What to work on:
A) Quote the part of the news report on the New York State Catholic Conference and Governor Paterson exactly, everything from "The next day, as" down to "variety of issues.".
B) Extend the news report on the Catholic conference's statement about Governor Paterson, picking up after its final sentence.

═════ Source text ═════

ALBANY, N.Y. – The head of the New York State Catholic Conference in Albany, on behalf of the conference and the state’s Catholic bishops, assured New York’s new governor of prayers as he “assumes his awesome responsibilities under extraordinarily difficult circumstances.”
“I look forward to working closely with Gov. (David) Paterson and the Legislature on behalf of the common good” of the state, said Richard E. Barnes, the conference’s executive director, in a March 12 statement.
Paterson, the state’s lieutenant governor, was to be sworn in as governor March 17 to succeed Gov. Eliot Spitzer, who announced his resignation March 12 in the wake of a prostitution-ring scandal.
Barnes described Paterson as “highly intelligent, well versed on the issues and extremely affable.” He noted that they have not always agreed, but said that Paterson has been respectful of the state’s Catholic conference “in our role as advocates for the most vulnerable members of society.”
The Catholic conference represents New York state’s bishops in matters of public policy.
Barnes also said Paterson has “an appreciation for the role of the Catholic Church, which is the largest nongovernmental provider of health care, human services and education in New York state, and for the perspective we bring to the public policy arena.”
On March 10, the day news reports broke the scandal about Spitzer, the governor had been scheduled to meet privately with New York Cardinal Edward M. Egan and other Catholic bishops in the state to discuss abortion legislation, education tax credits and other issues.
Dennis Poust, communications director for the New York State Catholic Conference, said Cardinal Egan’s office received a call that the governor had a scheduling conflict and probably wouldn’t be able to meet with him or the state’s bishops that day. Later, the cardinal received word that instead of Spitzer, the lieutenant governor would meet with them, but eventually that meeting also was canceled.
The next day, as part of the Catholic conference’s annual Public Policy Day, the cardinal celebrated Mass at the convention center attached to the statehouse and New York Catholics met with their state representatives to discuss a variety of issues.

═════ Supplied records ═════

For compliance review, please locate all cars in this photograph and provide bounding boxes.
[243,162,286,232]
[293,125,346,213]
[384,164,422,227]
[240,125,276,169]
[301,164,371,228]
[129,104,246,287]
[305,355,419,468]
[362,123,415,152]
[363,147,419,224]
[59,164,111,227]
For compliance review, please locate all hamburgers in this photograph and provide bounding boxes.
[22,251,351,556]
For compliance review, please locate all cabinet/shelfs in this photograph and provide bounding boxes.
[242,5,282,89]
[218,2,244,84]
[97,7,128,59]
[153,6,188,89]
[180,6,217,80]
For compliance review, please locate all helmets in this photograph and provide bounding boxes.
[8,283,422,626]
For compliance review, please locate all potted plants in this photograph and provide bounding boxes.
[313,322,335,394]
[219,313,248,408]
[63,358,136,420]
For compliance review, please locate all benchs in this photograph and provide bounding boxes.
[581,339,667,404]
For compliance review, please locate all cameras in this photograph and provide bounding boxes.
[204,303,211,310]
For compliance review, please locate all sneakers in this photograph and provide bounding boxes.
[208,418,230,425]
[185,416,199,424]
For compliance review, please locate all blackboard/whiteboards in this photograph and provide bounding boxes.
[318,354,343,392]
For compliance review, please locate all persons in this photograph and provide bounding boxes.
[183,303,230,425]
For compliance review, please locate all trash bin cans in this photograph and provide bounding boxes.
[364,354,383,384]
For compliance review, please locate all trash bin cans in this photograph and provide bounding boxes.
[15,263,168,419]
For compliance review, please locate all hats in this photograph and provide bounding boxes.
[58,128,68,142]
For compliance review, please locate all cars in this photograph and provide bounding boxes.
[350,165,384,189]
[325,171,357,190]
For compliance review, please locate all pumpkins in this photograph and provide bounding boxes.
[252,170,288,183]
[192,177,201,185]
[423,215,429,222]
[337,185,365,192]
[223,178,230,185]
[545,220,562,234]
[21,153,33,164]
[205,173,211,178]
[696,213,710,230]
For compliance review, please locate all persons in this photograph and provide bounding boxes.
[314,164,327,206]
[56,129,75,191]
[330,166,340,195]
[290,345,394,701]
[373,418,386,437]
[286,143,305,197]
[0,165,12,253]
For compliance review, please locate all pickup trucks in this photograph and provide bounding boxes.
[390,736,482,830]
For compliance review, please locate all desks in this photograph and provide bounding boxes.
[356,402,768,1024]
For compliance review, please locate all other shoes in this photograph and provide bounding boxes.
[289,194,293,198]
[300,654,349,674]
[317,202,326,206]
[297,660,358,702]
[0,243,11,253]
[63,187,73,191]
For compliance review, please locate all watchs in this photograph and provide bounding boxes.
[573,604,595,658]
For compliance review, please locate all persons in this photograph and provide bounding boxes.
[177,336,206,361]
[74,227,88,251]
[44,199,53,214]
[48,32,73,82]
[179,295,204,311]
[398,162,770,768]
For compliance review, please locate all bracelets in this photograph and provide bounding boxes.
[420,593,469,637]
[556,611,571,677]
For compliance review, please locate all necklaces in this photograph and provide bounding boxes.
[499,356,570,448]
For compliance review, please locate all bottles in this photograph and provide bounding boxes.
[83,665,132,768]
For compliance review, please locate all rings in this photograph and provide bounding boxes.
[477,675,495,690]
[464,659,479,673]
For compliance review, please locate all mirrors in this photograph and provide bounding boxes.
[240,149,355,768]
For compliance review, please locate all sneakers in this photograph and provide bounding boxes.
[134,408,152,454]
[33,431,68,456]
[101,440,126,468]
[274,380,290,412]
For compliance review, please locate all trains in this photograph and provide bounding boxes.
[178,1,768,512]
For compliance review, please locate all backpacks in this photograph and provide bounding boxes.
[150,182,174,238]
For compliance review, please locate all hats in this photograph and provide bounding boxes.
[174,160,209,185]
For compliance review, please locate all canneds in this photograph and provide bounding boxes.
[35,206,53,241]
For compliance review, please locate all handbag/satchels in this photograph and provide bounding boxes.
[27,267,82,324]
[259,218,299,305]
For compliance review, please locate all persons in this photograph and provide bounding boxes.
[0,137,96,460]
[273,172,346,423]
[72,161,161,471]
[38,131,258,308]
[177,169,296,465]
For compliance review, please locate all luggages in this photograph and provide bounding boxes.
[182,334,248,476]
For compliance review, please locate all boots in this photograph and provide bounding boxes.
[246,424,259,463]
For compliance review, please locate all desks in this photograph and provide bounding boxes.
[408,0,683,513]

═════

Responses per task:
A)
The next day, as part of the Catholic conference’s annual Public Policy Day, the cardinal celebrated Mass at the convention center attached to the statehouse and New York Catholics met with their state representatives to discuss a variety of issues.

B)
New York Catholic officials have been especially outspoken against abortion legislation Spitzer was proposing called the Reproductive Health and Privacy Protection Act.
Bishop Nicholas DiMarzio of Brooklyn had described the proposed legislation as a “radical abortion bill” that would legalize partial-birth abortion.
In a Feb. 7 talk in Brooklyn, the bishop said the measure would “disenfranchise parents of their right to play a central role in the most significant decisions of their minor children” because it prohibits parental notification, and it would also expand access to over-the-counter pharmaceuticals “that destroy human life.”
The bill proposed to eliminate even modest controls on legal abortion and possibly force physicians and hospitals – including Catholic hospitals – to perform abortions, said Kathleen Gallagher, director of pro-life activities for the New York State Catholic Conference. The bill could also potentially be used to force employers and health insurance plans to pay for abortion, she said.
Poust told Catholic News Service March 13 that the abortion bill “is not dead but it has lost it’s main advocate” in the former New York governor. He said the measure was personal for Spitzer because of his “abortion advocacy and activism.”
News reports indicate Paterson, who is considered more liberal than Spitzer, supports the bill, but whether or not he will push it remains a question, Poust said.